* Exercise prompt
Pick out each line in the material below that contains the word "side" and copy those lines.

* Available data
::::::

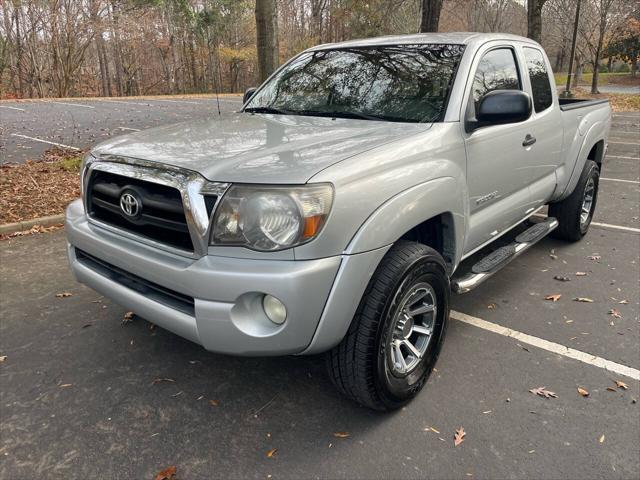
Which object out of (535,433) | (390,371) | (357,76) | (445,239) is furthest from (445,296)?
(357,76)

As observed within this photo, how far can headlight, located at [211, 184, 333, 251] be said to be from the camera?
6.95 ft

::::::

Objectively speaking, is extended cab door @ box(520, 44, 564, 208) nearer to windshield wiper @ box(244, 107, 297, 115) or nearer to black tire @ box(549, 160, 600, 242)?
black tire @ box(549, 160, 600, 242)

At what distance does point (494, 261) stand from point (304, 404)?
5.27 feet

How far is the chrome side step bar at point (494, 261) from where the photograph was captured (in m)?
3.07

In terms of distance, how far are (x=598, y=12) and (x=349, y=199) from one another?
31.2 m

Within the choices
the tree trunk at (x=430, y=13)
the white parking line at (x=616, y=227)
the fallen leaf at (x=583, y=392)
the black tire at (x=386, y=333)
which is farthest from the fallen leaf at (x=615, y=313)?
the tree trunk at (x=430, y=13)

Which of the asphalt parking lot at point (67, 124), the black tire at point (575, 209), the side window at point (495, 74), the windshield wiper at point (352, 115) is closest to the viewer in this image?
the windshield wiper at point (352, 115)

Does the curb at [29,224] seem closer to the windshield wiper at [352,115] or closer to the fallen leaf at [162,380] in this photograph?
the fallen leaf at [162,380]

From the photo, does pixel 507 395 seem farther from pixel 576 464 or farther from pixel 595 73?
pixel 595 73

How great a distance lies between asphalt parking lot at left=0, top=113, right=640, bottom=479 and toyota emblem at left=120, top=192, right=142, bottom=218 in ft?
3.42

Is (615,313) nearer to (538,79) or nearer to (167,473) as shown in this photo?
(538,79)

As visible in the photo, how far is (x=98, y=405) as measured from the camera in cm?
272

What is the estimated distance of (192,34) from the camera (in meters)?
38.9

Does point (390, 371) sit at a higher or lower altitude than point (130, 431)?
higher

::::::

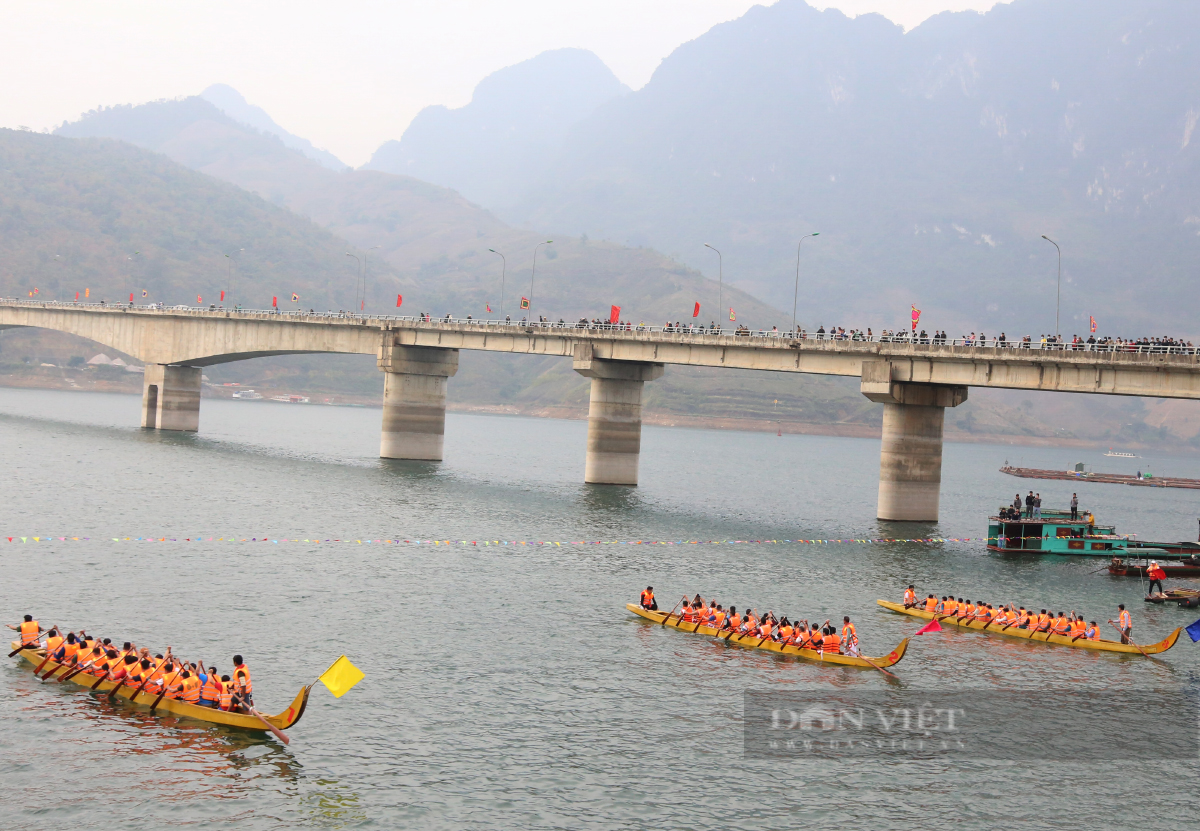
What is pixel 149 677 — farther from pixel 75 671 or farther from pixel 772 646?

::::::

* Exercise response
How far is the chrome side step bar at point (494, 261) from where the photograph was captured (in m)?
Which of the asphalt parking lot at point (67, 124), the black tire at point (575, 209), the side window at point (495, 74), the windshield wiper at point (352, 115) is closest to the viewer in this image?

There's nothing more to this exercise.